** Written request **
Find every line in the data below that contains the word "distant", and copy each of those lines in full. Matching is case-sensitive.

** Records shown **

========================================================================

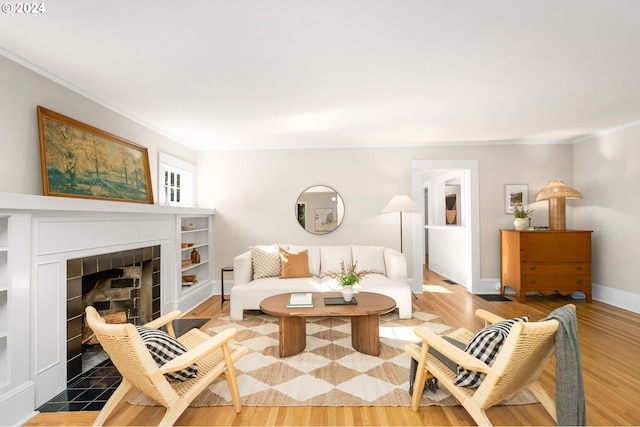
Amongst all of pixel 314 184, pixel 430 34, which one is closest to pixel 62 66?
pixel 430 34

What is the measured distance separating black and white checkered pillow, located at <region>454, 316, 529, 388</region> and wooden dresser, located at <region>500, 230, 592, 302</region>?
10.3ft

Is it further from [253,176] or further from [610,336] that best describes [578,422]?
[253,176]

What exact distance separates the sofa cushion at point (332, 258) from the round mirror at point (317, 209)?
60 cm

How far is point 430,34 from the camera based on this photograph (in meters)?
2.10

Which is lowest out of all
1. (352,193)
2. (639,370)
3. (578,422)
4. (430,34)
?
(639,370)

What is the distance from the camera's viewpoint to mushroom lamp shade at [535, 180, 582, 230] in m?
4.52

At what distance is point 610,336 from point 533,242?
149 centimetres

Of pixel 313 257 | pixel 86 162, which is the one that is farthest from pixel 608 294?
pixel 86 162

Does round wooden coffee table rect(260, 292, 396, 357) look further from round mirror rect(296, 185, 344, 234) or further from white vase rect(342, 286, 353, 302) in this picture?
round mirror rect(296, 185, 344, 234)

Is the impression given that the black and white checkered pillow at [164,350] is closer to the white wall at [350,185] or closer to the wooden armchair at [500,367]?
the wooden armchair at [500,367]

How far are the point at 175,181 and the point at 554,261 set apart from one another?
5.68 meters

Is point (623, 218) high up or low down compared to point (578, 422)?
up

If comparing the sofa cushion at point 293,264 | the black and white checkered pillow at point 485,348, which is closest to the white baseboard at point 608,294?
the sofa cushion at point 293,264

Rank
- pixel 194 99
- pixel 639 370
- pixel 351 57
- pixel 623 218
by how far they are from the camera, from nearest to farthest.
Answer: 1. pixel 351 57
2. pixel 639 370
3. pixel 194 99
4. pixel 623 218
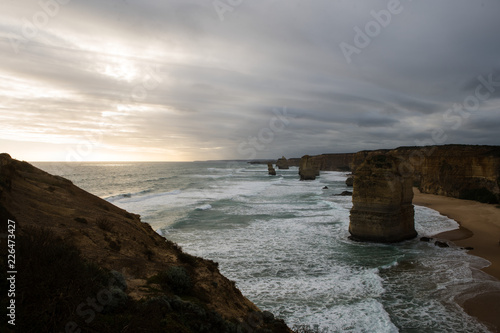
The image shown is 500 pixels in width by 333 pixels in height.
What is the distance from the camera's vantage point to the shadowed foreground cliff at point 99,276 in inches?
150

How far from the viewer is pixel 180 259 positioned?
785 cm

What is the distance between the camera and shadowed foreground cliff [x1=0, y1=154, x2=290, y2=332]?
3.82 meters

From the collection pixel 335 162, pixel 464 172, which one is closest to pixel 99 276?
pixel 464 172

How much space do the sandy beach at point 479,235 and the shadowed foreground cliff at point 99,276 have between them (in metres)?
7.56

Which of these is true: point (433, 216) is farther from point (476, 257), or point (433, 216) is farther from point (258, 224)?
point (258, 224)

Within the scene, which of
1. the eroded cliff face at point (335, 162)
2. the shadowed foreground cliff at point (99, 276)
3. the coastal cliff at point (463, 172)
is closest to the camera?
the shadowed foreground cliff at point (99, 276)

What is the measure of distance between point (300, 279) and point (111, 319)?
30.5ft

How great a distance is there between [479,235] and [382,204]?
23.5ft

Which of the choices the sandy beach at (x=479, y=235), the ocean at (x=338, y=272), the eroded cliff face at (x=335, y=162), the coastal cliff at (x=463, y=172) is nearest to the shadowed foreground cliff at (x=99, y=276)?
the ocean at (x=338, y=272)

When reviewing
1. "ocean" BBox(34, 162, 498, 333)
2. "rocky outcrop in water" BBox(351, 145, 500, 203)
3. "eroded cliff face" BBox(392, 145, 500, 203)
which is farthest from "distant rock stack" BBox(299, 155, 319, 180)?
"ocean" BBox(34, 162, 498, 333)

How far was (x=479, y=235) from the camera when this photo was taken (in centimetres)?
1864

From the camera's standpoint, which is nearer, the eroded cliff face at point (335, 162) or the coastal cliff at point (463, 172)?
the coastal cliff at point (463, 172)

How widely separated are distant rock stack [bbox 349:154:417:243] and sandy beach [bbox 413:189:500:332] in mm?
3101

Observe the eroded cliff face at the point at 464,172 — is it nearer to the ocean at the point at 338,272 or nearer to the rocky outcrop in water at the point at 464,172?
the rocky outcrop in water at the point at 464,172
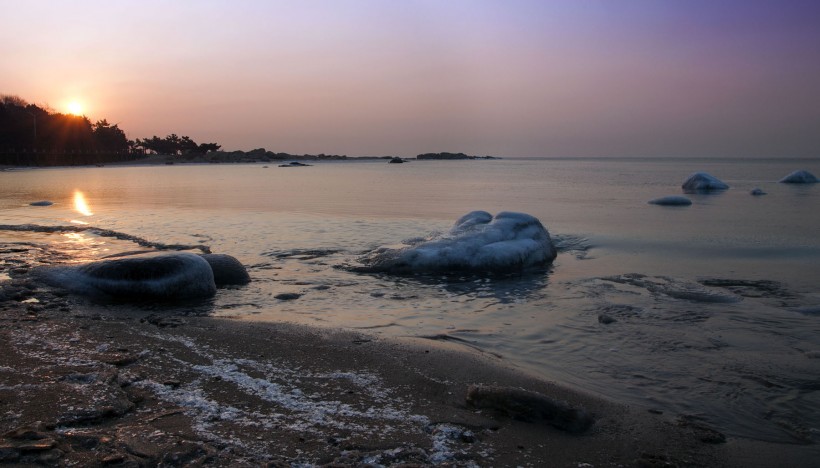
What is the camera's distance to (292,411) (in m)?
3.50

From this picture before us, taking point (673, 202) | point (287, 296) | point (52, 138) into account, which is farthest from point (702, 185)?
point (52, 138)

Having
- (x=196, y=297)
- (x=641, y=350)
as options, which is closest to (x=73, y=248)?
(x=196, y=297)

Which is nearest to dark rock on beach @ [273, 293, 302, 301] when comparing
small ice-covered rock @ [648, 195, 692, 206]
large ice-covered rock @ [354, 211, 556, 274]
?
large ice-covered rock @ [354, 211, 556, 274]

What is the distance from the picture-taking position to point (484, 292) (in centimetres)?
727

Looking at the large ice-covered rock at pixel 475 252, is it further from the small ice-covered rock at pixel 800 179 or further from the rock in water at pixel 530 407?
the small ice-covered rock at pixel 800 179

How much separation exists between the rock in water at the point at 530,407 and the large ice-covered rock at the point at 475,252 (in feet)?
15.5

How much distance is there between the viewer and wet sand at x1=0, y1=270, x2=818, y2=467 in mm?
2982

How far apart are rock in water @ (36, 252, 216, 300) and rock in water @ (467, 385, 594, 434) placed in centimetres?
426

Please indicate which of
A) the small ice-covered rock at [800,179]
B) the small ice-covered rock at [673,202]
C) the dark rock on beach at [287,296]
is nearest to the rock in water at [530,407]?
the dark rock on beach at [287,296]

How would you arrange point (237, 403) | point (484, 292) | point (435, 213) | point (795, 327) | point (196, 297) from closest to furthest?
1. point (237, 403)
2. point (795, 327)
3. point (196, 297)
4. point (484, 292)
5. point (435, 213)

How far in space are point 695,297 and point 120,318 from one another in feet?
21.3

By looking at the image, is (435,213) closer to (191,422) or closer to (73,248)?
(73,248)

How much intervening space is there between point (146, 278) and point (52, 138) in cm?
7794

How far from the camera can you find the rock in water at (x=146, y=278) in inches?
259
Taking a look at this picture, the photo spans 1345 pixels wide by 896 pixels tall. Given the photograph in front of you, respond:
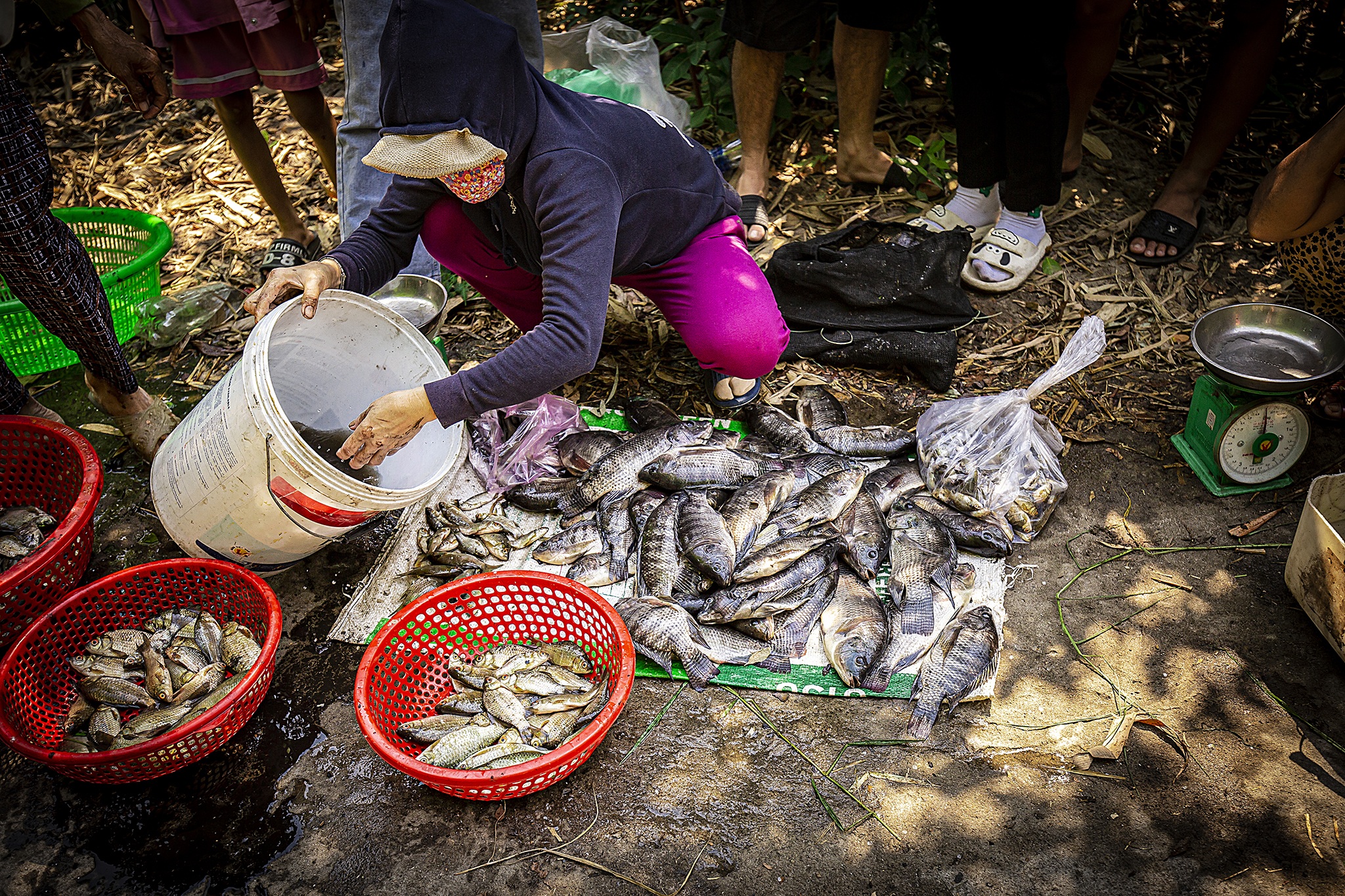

========================================================================

** Written response **
which is farthest from "distant rock stack" BBox(299, 155, 319, 180)?
How widely separated are distant rock stack [bbox 349:154:417:243] and sandy beach [bbox 413:189:500:332] in mm?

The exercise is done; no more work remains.